** begin EXTRACT **

Steadfast in Suffering - Part 2

KEC Women's Event 2019: Steadfast in suffering - Part 1

Sermon Image
Speaker

Chiew Chui Chui

Date
Oct. 13, 2019
Time
10:30

Transcription

Disclaimer: this is an automatically generated machine transcription - there may be small errors or mistranscriptions. Please refer to the original audio if you are in any doubt.

[0:00] Before I go into the second talk, let me just talk to you a bit about some books that you might want to look at.

[0:19] So there's a book table somewhere. But anyway, there's a few books. I mean, today I'm really only looking at the book of 1 Peter, but there are lots of questions about suffering that I will not be able to address or even touch on.

[0:36] If you want something that's a bit more scholarly, you can look at Carson's How Long, O Lord? Reflections on Sufferings and Evil. Professor Don Carson is excellent in his understanding of the Bible.

[0:50] So he sets up six pillars of which you can look at how to understand suffering in this world. Dave Furman's Kiss the Wave, Embracing God in Your Trials is something quite readable.

[1:08] So if you're looking for something that is easier to read, have a look at that. And Kiss the Wave is the title of my talk afterwards. He's the title of my book. What it means to embrace your suffering and pain.

[1:20] And Dave Furman himself has a chronic pain problem that he goes through, and he's someone who's actually writing from the experience of extreme physical pain every day.

[1:34] Okay, so that's the book. Of course, something a bit more, what's the word, C.S. Lewis, he is not a theologian, but he is a thinker.

** end EXTRACT **
** begin PROVIDED RECORDS **

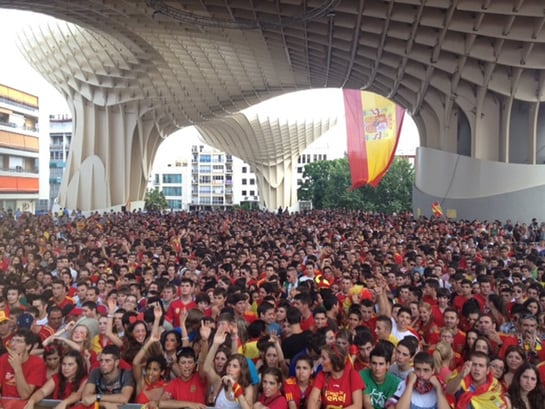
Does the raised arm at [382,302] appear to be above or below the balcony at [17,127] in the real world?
below

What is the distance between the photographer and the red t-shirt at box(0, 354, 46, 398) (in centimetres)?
485

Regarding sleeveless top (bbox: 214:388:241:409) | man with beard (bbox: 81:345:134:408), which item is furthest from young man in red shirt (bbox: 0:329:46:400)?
sleeveless top (bbox: 214:388:241:409)

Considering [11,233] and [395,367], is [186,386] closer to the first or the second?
[395,367]

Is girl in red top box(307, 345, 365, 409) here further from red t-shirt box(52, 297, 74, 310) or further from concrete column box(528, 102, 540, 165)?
concrete column box(528, 102, 540, 165)

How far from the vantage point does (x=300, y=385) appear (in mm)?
→ 4617

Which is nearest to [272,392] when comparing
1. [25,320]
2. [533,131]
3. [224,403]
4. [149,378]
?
[224,403]

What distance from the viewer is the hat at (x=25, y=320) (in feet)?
21.1

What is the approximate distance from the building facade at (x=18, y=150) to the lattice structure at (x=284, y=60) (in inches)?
501

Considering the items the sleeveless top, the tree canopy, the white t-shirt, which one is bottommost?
the sleeveless top

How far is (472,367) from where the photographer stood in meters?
4.53

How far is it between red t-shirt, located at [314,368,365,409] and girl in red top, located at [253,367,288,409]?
282 mm

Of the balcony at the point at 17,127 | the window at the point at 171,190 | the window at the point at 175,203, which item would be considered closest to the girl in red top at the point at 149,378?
the balcony at the point at 17,127

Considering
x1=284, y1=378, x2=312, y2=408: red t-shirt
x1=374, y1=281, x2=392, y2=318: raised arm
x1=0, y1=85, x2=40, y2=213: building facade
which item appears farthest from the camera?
x1=0, y1=85, x2=40, y2=213: building facade

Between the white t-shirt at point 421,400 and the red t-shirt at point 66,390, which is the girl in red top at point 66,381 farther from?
the white t-shirt at point 421,400
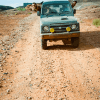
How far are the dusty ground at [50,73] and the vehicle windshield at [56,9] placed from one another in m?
1.77

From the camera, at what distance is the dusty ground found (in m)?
3.26

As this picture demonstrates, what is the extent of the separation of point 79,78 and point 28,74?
158cm

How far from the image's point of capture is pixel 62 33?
577cm

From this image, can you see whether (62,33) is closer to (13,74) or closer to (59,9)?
(59,9)

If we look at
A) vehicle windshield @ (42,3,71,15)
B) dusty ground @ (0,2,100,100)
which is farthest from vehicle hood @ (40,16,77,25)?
dusty ground @ (0,2,100,100)

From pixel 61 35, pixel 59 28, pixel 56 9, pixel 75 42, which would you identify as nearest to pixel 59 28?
pixel 59 28

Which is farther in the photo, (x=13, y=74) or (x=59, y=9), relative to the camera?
(x=59, y=9)

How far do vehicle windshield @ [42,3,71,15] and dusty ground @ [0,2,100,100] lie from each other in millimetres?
1772

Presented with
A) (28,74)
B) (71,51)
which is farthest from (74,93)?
(71,51)

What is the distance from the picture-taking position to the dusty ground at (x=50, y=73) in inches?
128

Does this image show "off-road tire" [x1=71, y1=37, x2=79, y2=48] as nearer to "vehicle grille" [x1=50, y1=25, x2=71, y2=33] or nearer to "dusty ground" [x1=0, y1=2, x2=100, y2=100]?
"dusty ground" [x1=0, y1=2, x2=100, y2=100]

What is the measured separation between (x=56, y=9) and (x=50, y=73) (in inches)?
143

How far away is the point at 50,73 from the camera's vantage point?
4.22m

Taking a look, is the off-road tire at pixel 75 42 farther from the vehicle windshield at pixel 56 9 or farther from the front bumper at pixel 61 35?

** end PROVIDED RECORDS **

EXERCISE INSTRUCTIONS:
- A) Reproduce a passage from the sermon transcript above word for word, starting at "[0:19] So there's" and ending at "something quite readable.".
- B) Answer these questions using the sermon transcript:
(i) Who is listed as the speaker?
(ii) Which book of the Bible is the speaker looking at today?
(iii) How many pillars does Carson set up for understanding suffering?
- C) Decide whether each statement agrees with the sermon transcript, and quote the words that settle it:
(i) The talk is dated Oct. 13, 2019.
(ii) C.S. Lewis is called a theologian.
(iii) Dave Furman writes from the experience of extreme physical pain.

SOLUTIONS TO THE EXERCISE:
- A)
[0:19] So there's a book table somewhere. But anyway, there's a few books. I mean, today I'm really only looking at the book of 1 Peter, but there are lots of questions about suffering that I will not be able to address or even touch on.

[0:36] If you want something that's a bit more scholarly, you can look at Carson's How Long, O Lord? Reflections on Sufferings and Evil. Professor Don Carson is excellent in his understanding of the Bible.

[0:50] So he sets up six pillars of which you can look at how to understand suffering in this world. Dave Furman's Kiss the Wave, Embracing God in Your Trials is something quite readable.

- B)
(i) Chiew Chui Chui
(ii) 1 Peter
(iii) Six

- C)
(i) Yes: "Oct. 13, 2019"
(ii) No: "he is not a theologian, but he is a thinker"
(iii) Yes: "he's someone who's actually writing from the experience of extreme physical pain every day"